Traditional remote GPU experiment management relies on SSH sessions, manual operations with `nohup`/tmux, and memorizing log paths. This is already cumbersome for human users, and a disaster for programming agents—after session changes, they cannot track submitted content, log locations, or running status. aexp was created precisely to solve this pain point.

## Technical Architecture: Simple yet Powerful Design Choices

- **Tech Stack**: Developed in Go, offering advantages like single binary file, cross-platform support, high performance, and static compilation;
- **Data Storage**: Uses SQLite, zero configuration, single-file storage, easy to back up and migrate;
- **Remote Execution**: Uses tmux as the backend, supporting session persistence, output capture, real-time logs, and tmux is pre-installed on most servers.
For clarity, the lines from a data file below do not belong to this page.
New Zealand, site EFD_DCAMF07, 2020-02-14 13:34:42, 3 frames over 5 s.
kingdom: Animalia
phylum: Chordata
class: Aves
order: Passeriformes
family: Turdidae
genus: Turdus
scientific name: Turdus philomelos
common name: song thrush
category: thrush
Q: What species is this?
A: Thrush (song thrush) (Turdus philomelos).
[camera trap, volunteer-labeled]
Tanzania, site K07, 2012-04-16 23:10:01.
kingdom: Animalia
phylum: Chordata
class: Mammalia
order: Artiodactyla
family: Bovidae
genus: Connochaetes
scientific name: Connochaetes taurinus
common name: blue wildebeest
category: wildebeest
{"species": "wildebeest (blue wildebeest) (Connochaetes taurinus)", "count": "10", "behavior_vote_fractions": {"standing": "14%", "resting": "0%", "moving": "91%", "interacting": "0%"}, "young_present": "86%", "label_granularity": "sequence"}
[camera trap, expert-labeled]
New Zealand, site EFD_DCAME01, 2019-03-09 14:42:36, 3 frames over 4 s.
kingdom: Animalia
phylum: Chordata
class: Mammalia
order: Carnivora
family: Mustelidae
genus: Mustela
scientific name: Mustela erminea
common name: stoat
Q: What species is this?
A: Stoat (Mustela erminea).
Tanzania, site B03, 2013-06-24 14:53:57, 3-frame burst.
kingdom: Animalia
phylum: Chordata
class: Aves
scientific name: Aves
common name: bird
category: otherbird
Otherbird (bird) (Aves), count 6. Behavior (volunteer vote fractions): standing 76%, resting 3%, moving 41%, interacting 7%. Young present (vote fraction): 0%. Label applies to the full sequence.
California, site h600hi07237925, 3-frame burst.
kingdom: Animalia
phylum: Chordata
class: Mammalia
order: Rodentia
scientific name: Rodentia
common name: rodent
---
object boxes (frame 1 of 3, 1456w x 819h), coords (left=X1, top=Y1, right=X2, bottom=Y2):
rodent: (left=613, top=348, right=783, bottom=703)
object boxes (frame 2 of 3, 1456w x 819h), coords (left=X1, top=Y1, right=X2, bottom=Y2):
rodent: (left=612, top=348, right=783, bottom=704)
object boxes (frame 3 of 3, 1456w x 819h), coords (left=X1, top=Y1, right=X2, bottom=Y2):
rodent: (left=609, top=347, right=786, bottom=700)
## Core Features: SSH Convenience + Structured Management Capabilities

### Comparison with Original SSH Method
| Requirement | Original SSH Method | aexp Method |
|---|---|---|
| Quick command check | `ssh host ...` | `aexp exec --resource gpu -- ...` |
| Launch long-term experiments | Manual tmux/nohup | `aexp run submit ...` |
| Find logs | Memorize paths | `aexp run logs <run_id>` |
| View resources | Remote commands | Web dashboard + resource snapshots |
| Restore context | Reconstruct shell history | Query runs/events/metrics |
| Distinguish run types | Naming conventions | Native `--kind setup|smoke|formal|ablation` |

### Core Features
- Resource Management: Register SSH resources, configure environment/GPU tags, etc.;
- Run Submission: Support multiple run types, automatic environment detection;
- Project Sync: Integrate rsync for local-remote file synchronization;
- Event System: Structured recording of progress/parameter/metric events;
- Web Dashboard: Resource overview, real-time logs, monitoring, etc.

## MCP Integration: Interfaces Tailored for Programming Agents

aexp natively supports the MCP (Model Context Protocol) open protocol proposed by Anthropic, facilitating agent interaction:

- **Installation Command**: `aexp mcp install --target all` (automatically configures MCP tools);
- **Available Interfaces**: `aexp_exec` (quick check), `aexp_submit_run` (submit experiment), `aexp_sync_push` (sync files), etc.;
- **Value**: Solves the problem of agent context loss, enabling programmable and automated experiment management.

## Use Cases and Quick Start Guide

### Use Cases
- Machine learning researchers: Complete experiment tracking, automated log/metric collection;
- Agent workflows: Reliable experiment submission/monitoring, session-to-session state persistence;
- Team collaboration: Share SQLite databases, view each other's experiments.

### Installation Methods
- **Binary**: `curl -fsSL https://raw.githubusercontent.com/murasame612/aexp/main/scripts/install.sh | sh`;
- **Source Compilation**: `git clone ... && go build`.

### Common Workflows
- Quick check: `aexp exec --resource gpu-box -- df -h /workspace`;
- Submit experiment: `aexp run submit --resource gpu-box --kind formal ...`;
- Monitor run: `aexp run logs run_xxx --tail 100`.

## Limitations and Future Development Directions

### Current Limitations
- Mainly targets SSH resources; does not support Docker/Slurm/Kubernetes, etc.;
- Open-source version remains simple: local binary + SQLite + SSH + tmux.

### Future Directions
- Support containerized execution (Docker);
- Integrate Slurm cluster scheduling;
- Local execution mode;
- More rich visualization and experiment comparison tools.

## Conclusion: A Bridge Connecting Researchers and Computing Resources

aexp combines the flexibility of SSH with the structured capabilities of modern experiment management, providing a friendly interface for agents via the MCP protocol. It is a lightweight yet fully functional remote GPU experiment management solution. Its open-source nature and agent-friendly design make it an important direction for AI-assisted research tools, and it will play a greater role in connecting human researchers with computing resources in the future.